Proponents justify the policy by invoking “taxpayer fairness”—the idea that, because taxpayers fund NIH research, they deserve affordable access to any resulting products. But this argument misunderstands how biomedical innovation actually works. While taxpayers may, indeed, fund the early-stage discovery that identifies a new target or molecule, private firms bear the overwhelming majority of costs—often billions of dollars—to develop, test, manufacture, and distribute the final product. To suggest that the government, having paid for the match, therefore owns the bonfire is economic nonsense.

Austrian economics offers a better framework to understand this process. Prices and profits are not arbitrary or exploitative; they are vital signals that coordinate dispersed knowledge across the economy. When government agencies attempt to fix or preordain these outcomes—whether through “access plans,” “equitable pricing,” or other bureaucratic dictates—they distort the very mechanisms that drive innovation and bring new products to market.

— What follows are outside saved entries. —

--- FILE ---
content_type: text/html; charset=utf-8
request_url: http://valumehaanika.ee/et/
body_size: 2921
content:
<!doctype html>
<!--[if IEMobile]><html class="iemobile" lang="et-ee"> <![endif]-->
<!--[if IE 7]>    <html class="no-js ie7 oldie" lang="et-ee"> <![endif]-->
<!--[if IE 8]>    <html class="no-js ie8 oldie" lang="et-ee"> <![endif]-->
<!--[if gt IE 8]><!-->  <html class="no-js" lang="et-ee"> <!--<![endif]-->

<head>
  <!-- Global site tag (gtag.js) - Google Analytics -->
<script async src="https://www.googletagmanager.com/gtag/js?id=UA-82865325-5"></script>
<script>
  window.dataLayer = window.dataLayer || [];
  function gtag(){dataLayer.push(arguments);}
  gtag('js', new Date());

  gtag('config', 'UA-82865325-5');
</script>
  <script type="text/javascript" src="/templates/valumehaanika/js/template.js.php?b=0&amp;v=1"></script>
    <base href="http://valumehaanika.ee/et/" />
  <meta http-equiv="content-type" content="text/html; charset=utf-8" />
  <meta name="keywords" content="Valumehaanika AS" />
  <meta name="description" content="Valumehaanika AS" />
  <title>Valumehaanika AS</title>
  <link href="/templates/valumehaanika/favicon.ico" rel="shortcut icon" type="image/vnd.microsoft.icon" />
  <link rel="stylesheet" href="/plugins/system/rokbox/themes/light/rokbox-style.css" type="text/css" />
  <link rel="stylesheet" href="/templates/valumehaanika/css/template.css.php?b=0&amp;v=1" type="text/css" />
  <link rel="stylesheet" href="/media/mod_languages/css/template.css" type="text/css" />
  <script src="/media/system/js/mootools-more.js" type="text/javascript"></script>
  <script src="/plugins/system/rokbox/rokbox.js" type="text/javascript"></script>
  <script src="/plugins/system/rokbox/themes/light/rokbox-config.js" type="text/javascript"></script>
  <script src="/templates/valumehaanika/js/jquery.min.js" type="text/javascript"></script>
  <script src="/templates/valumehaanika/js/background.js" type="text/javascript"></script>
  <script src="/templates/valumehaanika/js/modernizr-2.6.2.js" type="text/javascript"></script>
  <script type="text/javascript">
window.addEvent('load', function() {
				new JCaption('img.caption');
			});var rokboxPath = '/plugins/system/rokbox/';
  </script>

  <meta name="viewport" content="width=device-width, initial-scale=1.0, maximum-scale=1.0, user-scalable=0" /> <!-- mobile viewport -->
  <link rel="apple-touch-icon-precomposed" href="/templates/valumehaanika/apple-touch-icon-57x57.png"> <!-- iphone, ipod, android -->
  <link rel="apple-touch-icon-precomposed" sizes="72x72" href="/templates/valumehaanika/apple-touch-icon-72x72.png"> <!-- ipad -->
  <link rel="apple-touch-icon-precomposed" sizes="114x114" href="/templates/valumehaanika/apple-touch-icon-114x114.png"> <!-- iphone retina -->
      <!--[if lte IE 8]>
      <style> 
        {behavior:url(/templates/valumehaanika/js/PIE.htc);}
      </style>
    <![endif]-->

Hayek warned in “The Use of Knowledge in Society” that “the curious task of economics is to demonstrate to men how little they really know about what they imagine they can design.” The NIH’s new rules embody exactly that hubris. By presuming that policymakers can anticipate future production costs, distribution challenges, and global demand—and enforce compliance through licensing—the agency substitutes administrative guesswork for entrepreneurial discovery.

The damage, moreover, may not remain confined to NIH’s internal or “intramural” inventions. Because NIH also funds the vast majority of biomedical research through its extramural grants to universities and research institutions, there is a real danger that this access-plan requirement could spill over into that broader ecosystem. Should NIH begin conditioning its grants or approvals on similar access commitments, the chilling effect could be catastrophic. Companies would think twice before licensing university patents; venture capital would flow elsewhere; and America’s life sciences sector — the envy of the world — could be throttled by its own government’s good intentions.

Supporters of the policy claim that without such oversight, companies might charge too much or neglect underserved populations. But the solution to high prices or limited access is not more planning from Washington. It is more competition, more innovation, and more discovery — all of which require the freedom to take risks and reap rewards. The miracle of the market is not that it produces perfect outcomes, but that it allows millions of actors, each with partial knowledge, to coordinate toward better outcomes than any planner could design.

The NIH’s “access plan” mandate replaces that spontaneous order with bureaucratic order. In doing so, it threatens to smother the very process that transforms public science into private cures.

America’s biomedical success story has always rested on the partnership between government research and private enterprise, mediated by markets, not mandates. If we forget that lesson, we risk turning the engine of innovation into another government-run committee meeting: well-intentioned, well-funded, and ultimately fruitless.